Het meetlicht wordt in hele kleine pulsjes gegeven en is net sterk genoeg om een minimale fotosynthese aktiviteit tot stand te brengen. Aangezien het vrijmaken van elektronen in fotosysteem 2 een veel sneller proces is dan het overdragen van elektronen van fotosysteem 2 naar 1, treedt er altijd fluorescentie op. Dit wordt de minimale fluorescentie genoemd en wordt aangeduid met Fo. Er treedt dus altijd fluorescentie op. Als de elektronentransportketens efficient werken is deze fluorescentie laag.
De verzadigende lichtpuls (SP) is bedoeld om in 1 klap (binnen 0,8 sec) in alle antennecomplexen een elektron aan te slaan. Hierdoor worden alle elektronentransportketens volledig in gebruik genomen en dus geblokkeerd. De overige aangeslagen elektronen zulleen allemaal maximaal terugvallen en fluorescentie veroorzaken. Het gevolg is dat de fluorescentie maximaal wordt (Fm).

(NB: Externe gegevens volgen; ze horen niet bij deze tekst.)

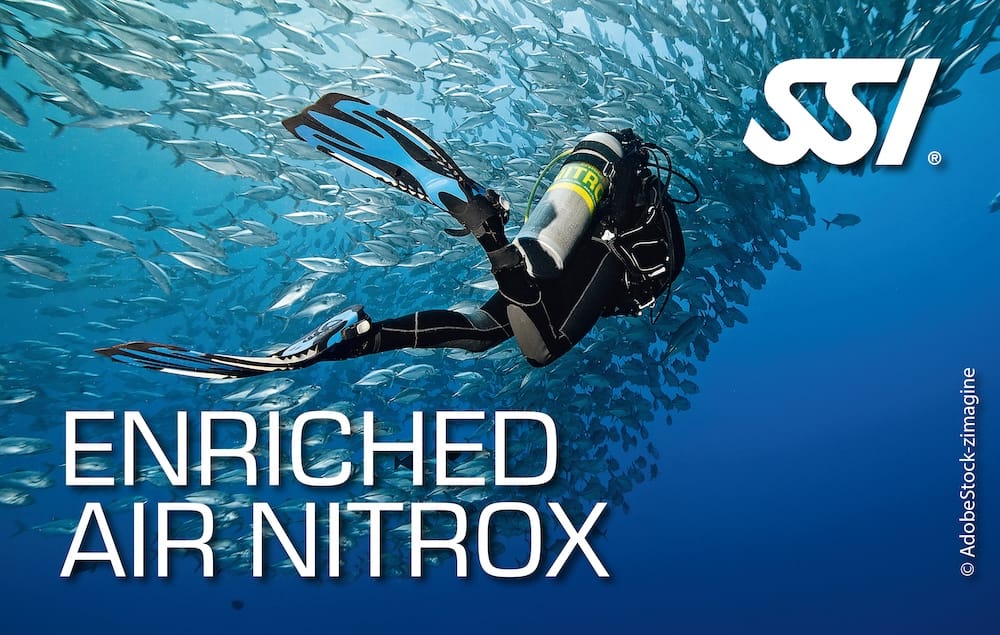 SSI Nitrox Course in Nusa Penida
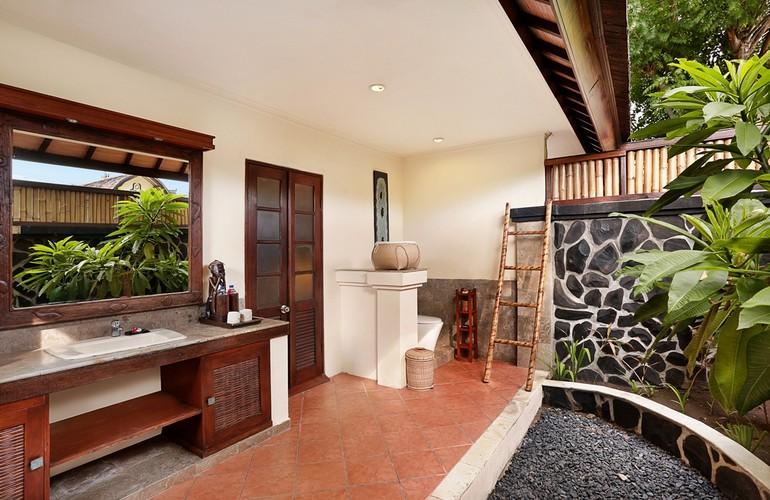 Bathroom, Hotel Vila Ombak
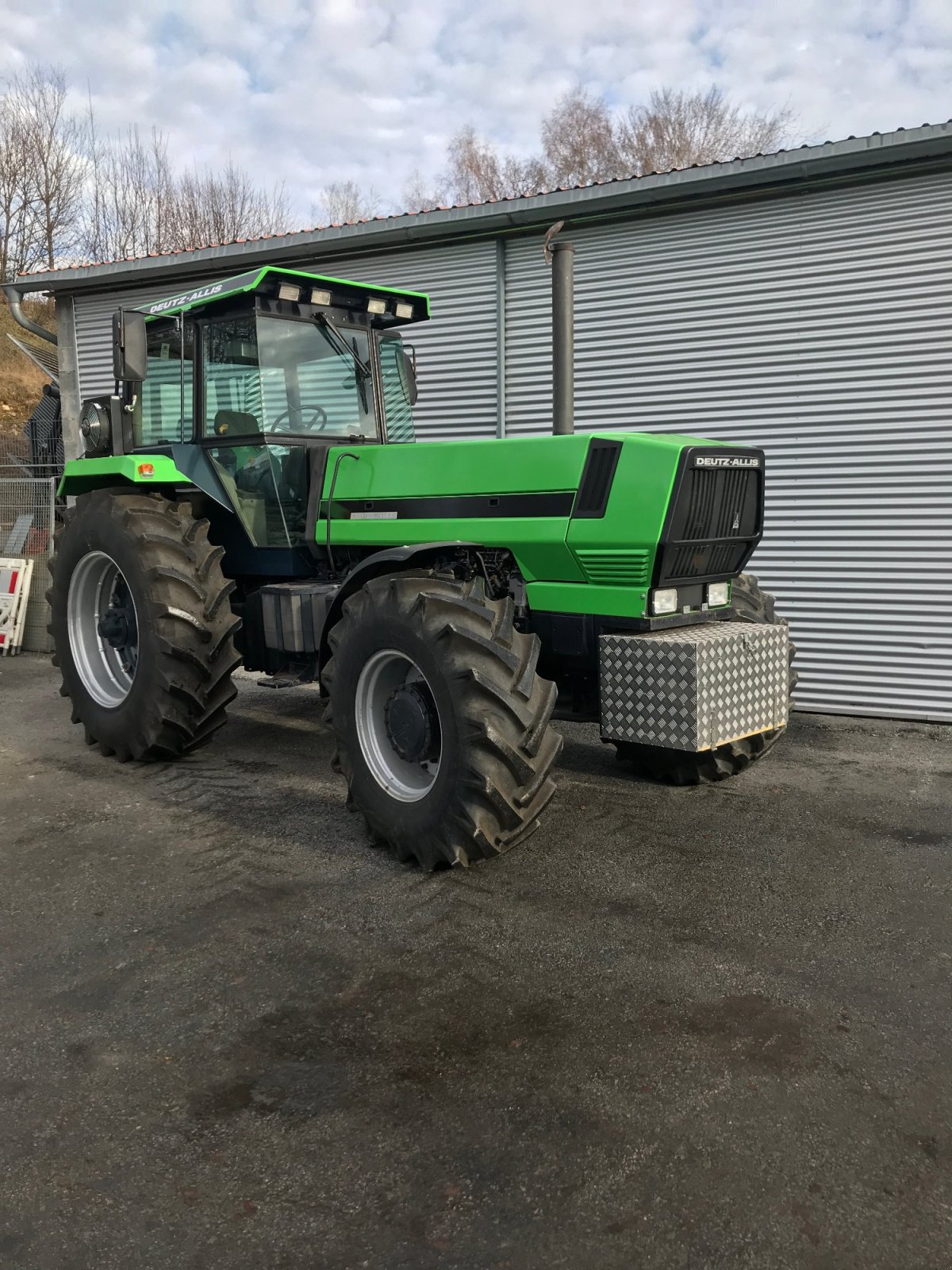 Traktor tipa Deutz Allis, Gebrauchtmaschine u Freyung (Slika 1)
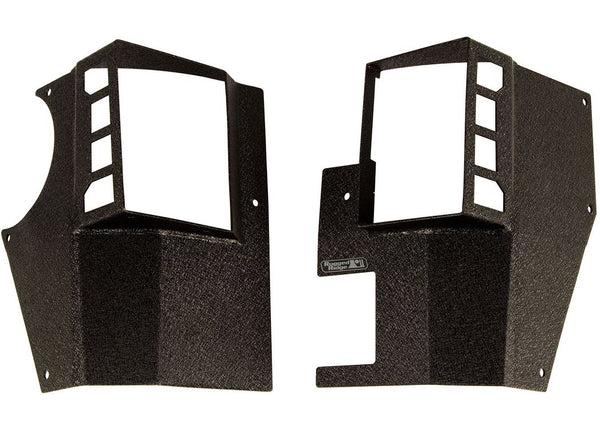 Rugged Ridge 0718 Wrangler XHD Corner Guard REAR 2DR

Het verschil tussen Fm en Fo, vaak aangeduid als Fv, is een maat voor de maximale variatie in fluorescentie. Het quotient Fv/Fm wordt Yield genoemd en dit getal is de maat voor de efficientie van de fotosynthese. Als Fv/Fm groot is, is er blijkbaar een groot aantal antennecomplexen in staat om, na verzadiging met licht, weer snel om te schakelen naar een situatie waarin de antennecomplexen nieuwe elektronen kunnen opnemen en weer aangeslagen kunnen worden. Als chloroplasten beschadigd zijn, blijkt de fluorescentie, na het gegeven vanSP, minder toe te nemen ten opzichte van de Fo waarde. De Fo waarde was immers hoger na beschadiging. In dat geval is het quotient Fv/Fm klein.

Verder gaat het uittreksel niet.